We went through the villages of Lao Chai, Ta Van, Giang Ta Chai, and Cat Cat. We saw people from the Black Mon, Green Zai, and Red Zao tribes. The tribal clothing is beautiful- all made from hemp cloth that they create the fibers from hemp and then weave together and dye, then embroider for countless hours. As you start each day, you will be met by a group of women from the next town's local tribe who will escort you the entire way in hopes of selling you items at the end. Now, the nice part is that they will not harass you or ask you to buy anything the entire time you walk with them, and they will help you over hard parts of the path. It can get a little much- I had 2 girls holding my hands on the second day leading me down the path (I looked like the photo above of Yolanda being helped) and sometimes I think it made it harder than if I didn't have help- but it was still nice of them. The bad part it that you will get the guilt trip at your final destination about how they helped you all day and what would you like to buy from them in return- so decide in advance if you are going to purchase something and for how much, otherwise try and avoid any help to avoid the guilt trip. Do not cave to any woman who brings her baby in to the mix for bargaining- it's normal for them to carry children on their backs the whole time they hike. They are persistent until you leave. It can be wearing while you eat- avoid eye contact with any of the women or the items they are selling while you are eating unless you want to be approached about purchasing something.

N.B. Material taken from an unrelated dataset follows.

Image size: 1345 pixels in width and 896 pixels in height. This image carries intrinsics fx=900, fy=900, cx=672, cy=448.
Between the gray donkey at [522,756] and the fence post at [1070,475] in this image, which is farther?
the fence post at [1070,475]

For bargaining- mind you I'm not great at this, and I hate doing it- I'd rather be told a fair price and just pay it. But this is the way of markets in Asia. So, I'd start with at least 1/3 of the price they ask and work from there- do not pay more than 2/3 of the original asking price at the very most. The easiest way to get the price you want to pay is to stick to it, and if they don't come down, walk away- this always works in your favor. For prices- I think the following is about what you should pay: a pillowcase-50-60,000, a wall hanging- 80,000, a blanket- 200-300,000 dependent on size,a purse- 30-60,000 maybe. We found out later that the market in town is much better to buy at- prices tend to negotiate more in your favor as there isn't a guilt trip attached.
So anyways, this is part of the deal when you do this, so be prepared for it. You do not have to buy anything-you'll just have to have a very good ability to ignore them while they stand next to you and guilt you.

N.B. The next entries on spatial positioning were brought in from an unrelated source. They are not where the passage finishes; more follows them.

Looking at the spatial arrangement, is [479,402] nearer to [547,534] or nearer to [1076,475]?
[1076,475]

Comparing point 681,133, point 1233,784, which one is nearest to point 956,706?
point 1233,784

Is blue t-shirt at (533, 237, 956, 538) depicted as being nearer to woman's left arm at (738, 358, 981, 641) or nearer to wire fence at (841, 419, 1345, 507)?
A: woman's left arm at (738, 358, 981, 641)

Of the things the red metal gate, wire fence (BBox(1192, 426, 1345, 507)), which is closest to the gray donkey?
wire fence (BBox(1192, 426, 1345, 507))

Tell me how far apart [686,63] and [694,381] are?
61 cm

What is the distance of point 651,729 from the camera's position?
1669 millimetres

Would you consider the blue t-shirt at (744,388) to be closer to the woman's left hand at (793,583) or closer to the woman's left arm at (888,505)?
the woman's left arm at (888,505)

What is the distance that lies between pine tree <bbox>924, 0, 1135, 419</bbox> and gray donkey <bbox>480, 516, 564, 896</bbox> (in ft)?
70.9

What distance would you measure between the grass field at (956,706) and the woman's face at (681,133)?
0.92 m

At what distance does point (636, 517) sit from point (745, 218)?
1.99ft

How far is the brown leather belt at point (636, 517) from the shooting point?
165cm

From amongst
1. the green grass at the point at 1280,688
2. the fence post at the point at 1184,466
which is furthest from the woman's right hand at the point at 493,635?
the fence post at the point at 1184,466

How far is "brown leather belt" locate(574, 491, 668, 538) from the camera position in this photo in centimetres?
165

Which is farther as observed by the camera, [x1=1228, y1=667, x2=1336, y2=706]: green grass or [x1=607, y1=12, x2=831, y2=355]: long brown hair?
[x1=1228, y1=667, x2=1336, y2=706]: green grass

The other thing to be aware of is that it can get cold and wet here very fast- this is the only place we suspected of possibly getting a little cold at, but we were surprised how cold it could get. Make sure to have some layers and a rain coat- there's quite a market for these items in Sapa for unsuspecting tourists. Bring good walking shoes and pack light- you'll be carrying it all.
The rice paddies and fields are beautiful. We had clear mornings and misty, foggy afternoons. Both were beautiful scenes- and I loved being in a quiet, peaceful place for a few days.